An Oceanside Colony Where the Elite Meet and Greet
On weekends and during summer months, the seaside towns of eastern Long Island are inundated with beautiful people, their Jaguars and BMWs clogging the narrow roads in a conga line between hot spots. East Hampton is a peculiar mix of rustic charm and urban taste, local year-rounders and vacationing celebs, and simple seaside pleasures protected for the seriously rich.
During the off-season, though, you can still glimpse patches of the “real” Hamptons, with the colonial dignity, gorgeous homes, long sweeps of beaches abutted by grassy dunes, and casual-chic eateries. “Going to the country” it’s not – you’ll run into as many Manhattanites at Sag Harbor’s silent-era movie house or its Bay Street Theatre, or at Bridgehampton’s 1920s-soda-fountain Candy Kitchen as you would on Madison Avenue – but along with polo fields, there are still potato fields, vineyards, and pumpkin patches, and roadside farm stands that ask you to kindly leave correct change in the can after you load up on fresh local produce.
The towns of the Hamptons blend and merge with one another and share a centuries-old history, but they differ greatly in character today. Southampton is perhaps best known, the grande dame of old money and sweeping estates. But the homes in East Hampton are no less staggering, comprising some of the most coveted real estate in America.

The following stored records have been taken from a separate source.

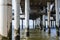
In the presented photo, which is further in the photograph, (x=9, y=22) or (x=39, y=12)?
(x=39, y=12)

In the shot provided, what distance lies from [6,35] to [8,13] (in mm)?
898

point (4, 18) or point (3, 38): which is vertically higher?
point (4, 18)

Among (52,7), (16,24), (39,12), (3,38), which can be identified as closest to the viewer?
(3,38)

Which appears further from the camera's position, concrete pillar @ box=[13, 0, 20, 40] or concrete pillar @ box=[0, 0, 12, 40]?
concrete pillar @ box=[13, 0, 20, 40]

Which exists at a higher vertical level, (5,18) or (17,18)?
(5,18)

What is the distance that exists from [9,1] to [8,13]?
1.63ft

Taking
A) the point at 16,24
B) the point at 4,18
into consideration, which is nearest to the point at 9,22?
the point at 4,18

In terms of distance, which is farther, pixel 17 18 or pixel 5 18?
pixel 17 18

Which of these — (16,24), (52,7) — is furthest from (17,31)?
(52,7)

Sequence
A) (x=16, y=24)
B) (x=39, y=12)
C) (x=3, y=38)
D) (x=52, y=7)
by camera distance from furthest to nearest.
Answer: (x=39, y=12) < (x=52, y=7) < (x=16, y=24) < (x=3, y=38)

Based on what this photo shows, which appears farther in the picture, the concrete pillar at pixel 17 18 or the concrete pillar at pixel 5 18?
the concrete pillar at pixel 17 18

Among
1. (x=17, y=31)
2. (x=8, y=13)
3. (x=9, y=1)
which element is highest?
(x=9, y=1)

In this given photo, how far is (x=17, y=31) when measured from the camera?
2048cm

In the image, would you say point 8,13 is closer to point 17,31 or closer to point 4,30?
point 4,30
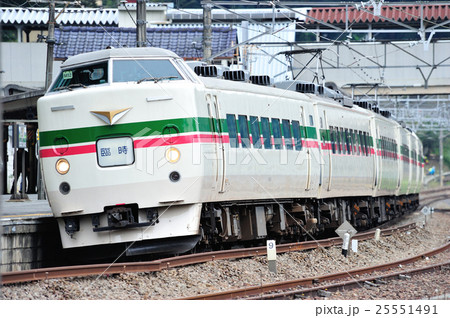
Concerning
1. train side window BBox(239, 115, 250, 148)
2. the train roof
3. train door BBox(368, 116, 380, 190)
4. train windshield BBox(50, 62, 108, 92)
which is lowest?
train door BBox(368, 116, 380, 190)

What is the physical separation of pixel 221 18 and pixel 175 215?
117ft

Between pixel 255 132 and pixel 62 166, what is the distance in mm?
3834

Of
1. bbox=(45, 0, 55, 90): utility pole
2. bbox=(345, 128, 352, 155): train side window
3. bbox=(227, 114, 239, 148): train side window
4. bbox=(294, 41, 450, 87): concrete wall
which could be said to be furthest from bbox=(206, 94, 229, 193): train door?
bbox=(294, 41, 450, 87): concrete wall

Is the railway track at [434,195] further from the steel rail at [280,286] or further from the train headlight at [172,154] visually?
the train headlight at [172,154]

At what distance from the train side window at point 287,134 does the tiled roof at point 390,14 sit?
1907 cm

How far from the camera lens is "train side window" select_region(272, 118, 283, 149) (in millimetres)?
16156

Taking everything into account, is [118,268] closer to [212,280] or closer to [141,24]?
[212,280]

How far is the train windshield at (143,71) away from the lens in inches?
522

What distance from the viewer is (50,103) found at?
1315cm

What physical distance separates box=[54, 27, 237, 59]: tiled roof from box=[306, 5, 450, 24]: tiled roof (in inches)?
167

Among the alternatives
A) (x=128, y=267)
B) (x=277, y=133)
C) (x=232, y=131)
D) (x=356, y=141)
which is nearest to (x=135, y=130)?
(x=128, y=267)

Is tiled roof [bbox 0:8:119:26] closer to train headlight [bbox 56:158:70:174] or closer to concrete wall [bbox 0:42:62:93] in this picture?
concrete wall [bbox 0:42:62:93]

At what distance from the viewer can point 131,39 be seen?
40.3 m
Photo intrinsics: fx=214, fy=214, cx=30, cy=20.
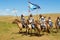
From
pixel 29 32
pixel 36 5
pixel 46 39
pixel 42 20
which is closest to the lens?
pixel 46 39

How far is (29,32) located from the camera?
82.8 feet

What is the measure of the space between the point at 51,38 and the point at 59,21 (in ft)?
12.7

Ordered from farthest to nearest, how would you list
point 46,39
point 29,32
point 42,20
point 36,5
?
point 36,5 < point 29,32 < point 42,20 < point 46,39

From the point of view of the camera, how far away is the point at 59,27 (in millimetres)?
26609

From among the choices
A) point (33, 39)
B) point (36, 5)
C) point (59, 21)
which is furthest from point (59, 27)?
point (33, 39)

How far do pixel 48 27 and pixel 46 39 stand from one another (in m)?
3.07

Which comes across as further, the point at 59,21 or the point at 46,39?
the point at 59,21

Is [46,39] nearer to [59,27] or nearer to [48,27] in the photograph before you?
[48,27]

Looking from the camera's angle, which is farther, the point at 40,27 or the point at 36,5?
the point at 36,5

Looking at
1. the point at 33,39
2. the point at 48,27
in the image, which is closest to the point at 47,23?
the point at 48,27

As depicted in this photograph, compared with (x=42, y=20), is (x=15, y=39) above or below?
below

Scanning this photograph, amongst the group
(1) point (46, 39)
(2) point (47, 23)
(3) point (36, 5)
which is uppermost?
(3) point (36, 5)

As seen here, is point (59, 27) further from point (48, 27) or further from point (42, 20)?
point (42, 20)

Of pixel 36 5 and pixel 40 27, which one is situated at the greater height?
pixel 36 5
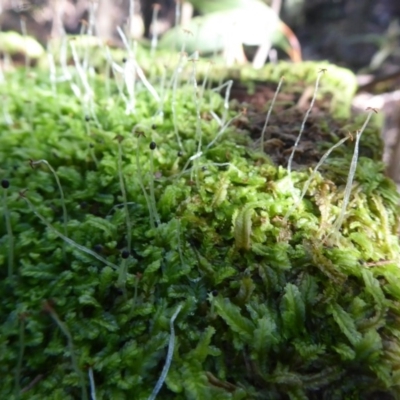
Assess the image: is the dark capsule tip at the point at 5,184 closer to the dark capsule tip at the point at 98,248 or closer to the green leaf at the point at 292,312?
the dark capsule tip at the point at 98,248

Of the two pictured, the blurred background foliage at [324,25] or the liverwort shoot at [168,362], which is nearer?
the liverwort shoot at [168,362]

Founded in 1648 and “discovered” by society as an escape resort in the late 1800s, it was later the destination of artists like Willem de Kooning and Jackson Pollock (and, more recently, Eric Fischl and Julian Schnabel), who came for the big sky and golden light. Today East Hampton is arguably the East End’s most fashionable and preferred town and beach, confirmed by a new wave of 1990s summerers from the West Coast’s film industry and Manhattan’s fashion world.

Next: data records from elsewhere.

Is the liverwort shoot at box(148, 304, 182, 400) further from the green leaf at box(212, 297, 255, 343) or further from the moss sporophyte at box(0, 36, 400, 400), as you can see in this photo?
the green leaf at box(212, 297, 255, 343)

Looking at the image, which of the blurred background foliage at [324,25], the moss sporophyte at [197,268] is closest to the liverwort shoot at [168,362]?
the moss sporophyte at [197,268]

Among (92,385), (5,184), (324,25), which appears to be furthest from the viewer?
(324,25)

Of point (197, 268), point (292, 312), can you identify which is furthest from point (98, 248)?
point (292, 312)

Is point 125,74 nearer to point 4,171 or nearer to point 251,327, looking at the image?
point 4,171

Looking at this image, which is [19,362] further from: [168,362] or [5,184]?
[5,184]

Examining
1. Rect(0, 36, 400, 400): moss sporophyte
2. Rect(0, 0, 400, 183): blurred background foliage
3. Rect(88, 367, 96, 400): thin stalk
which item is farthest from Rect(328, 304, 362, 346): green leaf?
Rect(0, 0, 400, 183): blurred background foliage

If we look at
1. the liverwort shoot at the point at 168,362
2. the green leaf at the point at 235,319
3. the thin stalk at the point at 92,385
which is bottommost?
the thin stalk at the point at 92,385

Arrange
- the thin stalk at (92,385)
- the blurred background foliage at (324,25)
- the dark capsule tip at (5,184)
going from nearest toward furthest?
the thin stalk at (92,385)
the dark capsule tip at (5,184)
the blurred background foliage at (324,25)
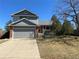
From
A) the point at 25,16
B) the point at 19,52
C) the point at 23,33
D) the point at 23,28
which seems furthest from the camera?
the point at 25,16

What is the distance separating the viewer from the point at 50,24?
149 feet

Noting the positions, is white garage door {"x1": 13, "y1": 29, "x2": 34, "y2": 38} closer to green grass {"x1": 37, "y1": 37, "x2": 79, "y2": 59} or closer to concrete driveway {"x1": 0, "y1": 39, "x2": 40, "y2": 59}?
green grass {"x1": 37, "y1": 37, "x2": 79, "y2": 59}

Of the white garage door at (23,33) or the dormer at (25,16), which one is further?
the dormer at (25,16)

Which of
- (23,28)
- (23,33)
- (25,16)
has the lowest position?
(23,33)

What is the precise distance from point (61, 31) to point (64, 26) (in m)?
Answer: 1.39

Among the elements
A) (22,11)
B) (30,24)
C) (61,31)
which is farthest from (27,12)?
(61,31)

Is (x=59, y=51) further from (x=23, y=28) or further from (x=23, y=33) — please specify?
(x=23, y=28)

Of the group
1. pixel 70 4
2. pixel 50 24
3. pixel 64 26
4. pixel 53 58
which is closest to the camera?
pixel 53 58

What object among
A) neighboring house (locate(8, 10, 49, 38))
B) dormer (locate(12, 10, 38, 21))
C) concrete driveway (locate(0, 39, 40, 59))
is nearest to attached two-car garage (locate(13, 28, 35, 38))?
neighboring house (locate(8, 10, 49, 38))

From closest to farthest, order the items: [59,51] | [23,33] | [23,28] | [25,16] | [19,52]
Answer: [19,52] → [59,51] → [23,33] → [23,28] → [25,16]

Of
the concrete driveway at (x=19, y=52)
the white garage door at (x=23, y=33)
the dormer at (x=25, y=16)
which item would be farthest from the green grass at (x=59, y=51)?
the dormer at (x=25, y=16)

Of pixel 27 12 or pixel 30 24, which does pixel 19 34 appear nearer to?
pixel 30 24

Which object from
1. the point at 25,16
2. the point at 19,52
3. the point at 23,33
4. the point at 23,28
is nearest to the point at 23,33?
the point at 23,33

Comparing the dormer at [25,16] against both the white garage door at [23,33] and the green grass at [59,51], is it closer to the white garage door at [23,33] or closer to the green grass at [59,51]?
the white garage door at [23,33]
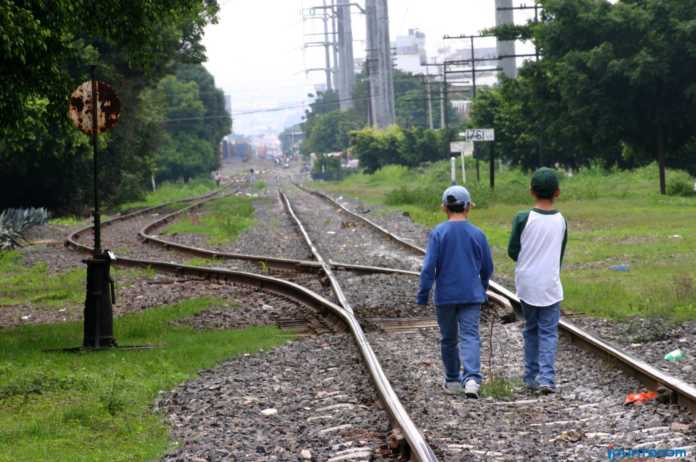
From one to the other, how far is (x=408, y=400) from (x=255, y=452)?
66.0 inches

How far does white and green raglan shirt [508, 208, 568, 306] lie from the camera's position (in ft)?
30.0

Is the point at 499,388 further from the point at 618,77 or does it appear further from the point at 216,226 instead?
the point at 618,77

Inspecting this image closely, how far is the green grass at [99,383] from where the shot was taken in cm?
795

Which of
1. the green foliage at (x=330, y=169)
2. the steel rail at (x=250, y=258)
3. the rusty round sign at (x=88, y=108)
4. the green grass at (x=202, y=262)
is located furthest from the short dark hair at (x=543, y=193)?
the green foliage at (x=330, y=169)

Creature comforts are taken seriously and restaurants have grown to be as fine as any of their New York City peers, with people watching and reservation waiting lists to match. You’ll do less begging for a table offseason at classics like longtime favorite Nick & Toni’s, which has long been the star-sighting venue of choice. Its menu is as impressive as the celebrity clientele. Health-conscious (and not) foodies have put the much more informal Babette’s on the map, where everyone shows up sooner or later.
For the marriage of excellent food and perfect accommodations in a historically appropriate setting, book way in advance at the stately Maidstone Arms, an elegantly cozy 19th-century white clapboard inn overlooking the town pond, swans and all. During a wintery midweek stay, you might even have the nineteen-room charmer to yourself – or at least it will feel that way.